Kaum ausgesprochen, wurde diejenige neben ihm aufgerissen. Er erschrak ebenso wie Mia, die nicht damit gerechnet hatte, dass sie um diese Uhrzeit auf den Hausmeister vor ihrer Wohnungstür treffen würde.

„Hallo Herr Thomas“, fasste sie sich schnell. Ohne seine Antwort abzuwarten, tippelte sie zur gegenüberliegenden Tür. Sie schleppte allerhand Plüschtiere mit sich.

„Hallo“, brummte Herr Thomas.

„Hallo Herr Thomas“, antwortete Ben, der mit einem Teller Törtchen hinter Mia hertrampelte.

„Oh, Törtchen“, konstatierte der Hausmeister.

„Nein, Muffins“, verbesserte Mia an die Tür klopfend.

„Oha“, rief Ben aus, der stolperte, einen Sturz allerdings geradeso abwenden konnte. Ein Törtchen machte sich selbstständig und kullerte über den Flurboden.

„Mensch, Ben, pass doch auf“, zischte Mia.

„Ja, ist ja gut. Ist für Sie, Herr Thomas“, lachte Ben.

„Ho, ho, ho…“, knurrte dieser und legte nach: „Ich mag keine Muffins, ich mag nur Törtchen!“

Im gleichen Moment öffnete sich die Tür. Ohne dass die Frau irgendetwas sagen konnte, kreischte Mia: „Herzlich willkommen! Wir sind eure Nachbarn!“ Schon war sie in die Wohnung gestürmt. Ben jagte mit den Törtchen hinterher. Dann flog die Tür zu. Herr Thomas vernahm im Flur das Palaver, das sich in der Wohnung abspielte.

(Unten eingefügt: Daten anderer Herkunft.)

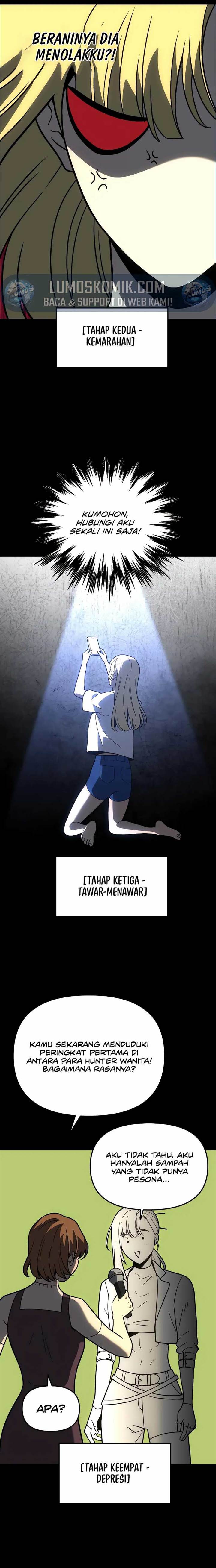 I Used To Be The Boss Chap 110 - Next Chap 111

„Arrogante Pisser“, entfleuchte es ihm.

Traurig lag das Törtchen auf dem Fußboden vorm Treppenabsatz.

„Na, komm her, ich nehme dich mit“, zeigte er seine weiche Seite.

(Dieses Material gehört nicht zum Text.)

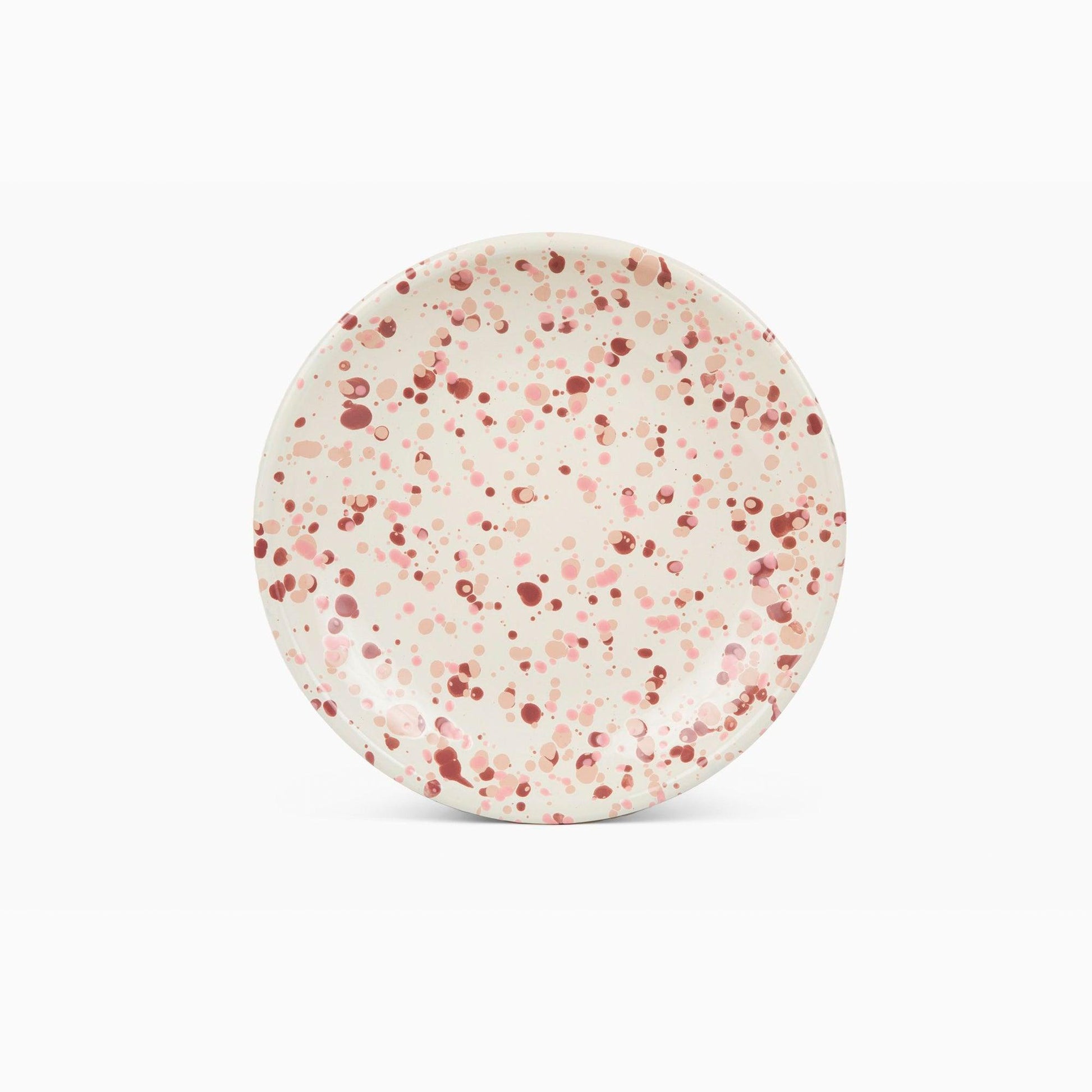 Catalina Coupe Salad Plates, Set of 4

Er beschloss, nun erst einmal zu Mutti zu gehen und sie zu fragen, was es denn mit den neuen Mietern auf sich habe und warum er davon nichts wisse. Vor allem, woher sie derart plötzlich kamen, dass Mutti ihn nicht informierte, interessierte ihn.

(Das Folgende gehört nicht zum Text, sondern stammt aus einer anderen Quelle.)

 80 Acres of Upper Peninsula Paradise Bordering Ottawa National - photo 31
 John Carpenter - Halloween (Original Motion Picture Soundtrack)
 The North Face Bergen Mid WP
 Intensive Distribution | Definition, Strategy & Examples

„Das sind Brandopfer. Solchen Menschen müssen wir doch helfen! Und als sie gestern Nacht im strömenden Regen an der Pforte standen, war es meine moralische Pflicht, ihnen die Wohnung anzubieten, wo sie ja leer steht! Ich hätte Ihnen das selbstverständlich noch gesagt.“

„Und wie lange sollen sie in der Wohnung bleiben?“

„Bis sie etwas anderes haben. Bloß vorübergehend. Jetzt plustern Sie sich mal nicht so auf, es ist mein Haus, meine Wohnung und Sie sind mein Hausmeister“, verdeutlichte sie.

„Ich plustere mich gar nicht auf“, klagte Herr Thomas über die unangemessene Unterstellung. Er dachte kurz nach und an das Törtchen in seiner Hand, das er ihr schließlich reichte: „Hier, für Sie.“

Mutti strahlte.

„Sie haben selbst gebacken? Das hätte ich Ihnen gar nicht zugetraut. Vielen Dank, Herr Thomas.“

„Bitte sehr.“

Er verabschiedete sich. Hämisch grinsend schlurfte Herr Thomas zurück zu seiner Trittleiter. Nach der Glühbirne wäre die quietschende Kellertür dran, die er erst vor einem Monat geölt hatte. Immerhin hatte er sich den Weg zum Abfalleimer gespart und darüber hinaus einen Pluspunkt bei Mutti gesammelt – vorausgesetzt, die Backkünste der beiden Studenten waren ähnlich groß wie ihre Arroganz. Der biedere Herr Thomas verabscheute dieses junge Volk. Hatte nur Spaß im Kopf, machte nur Lärm und Probleme. Zu unernst fürs Leben. Nichts für ihn.